EXERCISE DESCRIPTION: Transcribe the whole listing exactly, but do not carry over its pictures.

SUPPLIED DATA:
--------
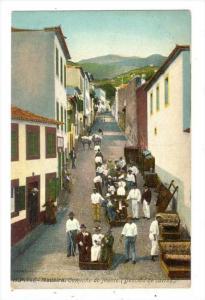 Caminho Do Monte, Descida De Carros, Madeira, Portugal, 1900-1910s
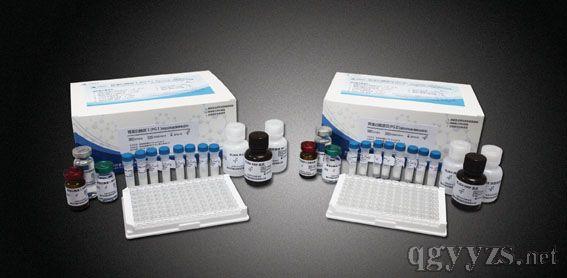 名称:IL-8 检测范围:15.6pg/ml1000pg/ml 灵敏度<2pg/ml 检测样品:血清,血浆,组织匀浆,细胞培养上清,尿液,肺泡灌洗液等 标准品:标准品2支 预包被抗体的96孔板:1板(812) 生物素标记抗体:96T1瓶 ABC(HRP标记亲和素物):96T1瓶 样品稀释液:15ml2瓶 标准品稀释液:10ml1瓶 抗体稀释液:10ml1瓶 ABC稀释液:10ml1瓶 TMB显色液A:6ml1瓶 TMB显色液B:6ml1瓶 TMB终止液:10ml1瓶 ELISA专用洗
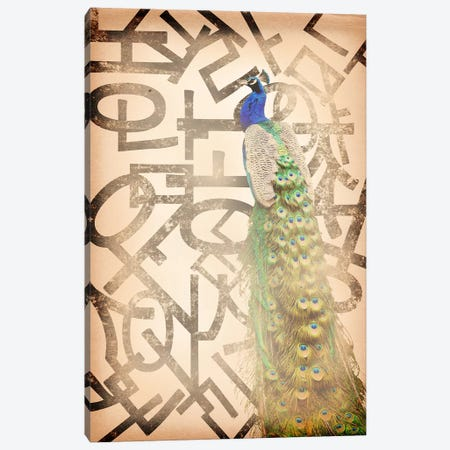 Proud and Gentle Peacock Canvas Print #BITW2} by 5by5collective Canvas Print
--------
SOLUTION FOR THIS TASK:
 Caminho Do Monte, Descida De Carros, Madeira, Portugal, 1900-1910s
 名称:IL-8 检测范围:15.6pg/ml1000pg/ml 灵敏度<2pg/ml 检测样品:血清,血浆,组织匀浆,细胞培养上清,尿液,肺泡灌洗液等 标准品:标准品2支 预包被抗体的96孔板:1板(812) 生物素标记抗体:96T1瓶 ABC(HRP标记亲和素物):96T1瓶 样品稀释液:15ml2瓶 标准品稀释液:10ml1瓶 抗体稀释液:10ml1瓶 ABC稀释液:10ml1瓶 TMB显色液A:6ml1瓶 TMB显色液B:6ml1瓶 TMB终止液:10ml1瓶 ELISA专用洗
 Proud and Gentle Peacock Canvas Print #BITW2} by 5by5collective Canvas Print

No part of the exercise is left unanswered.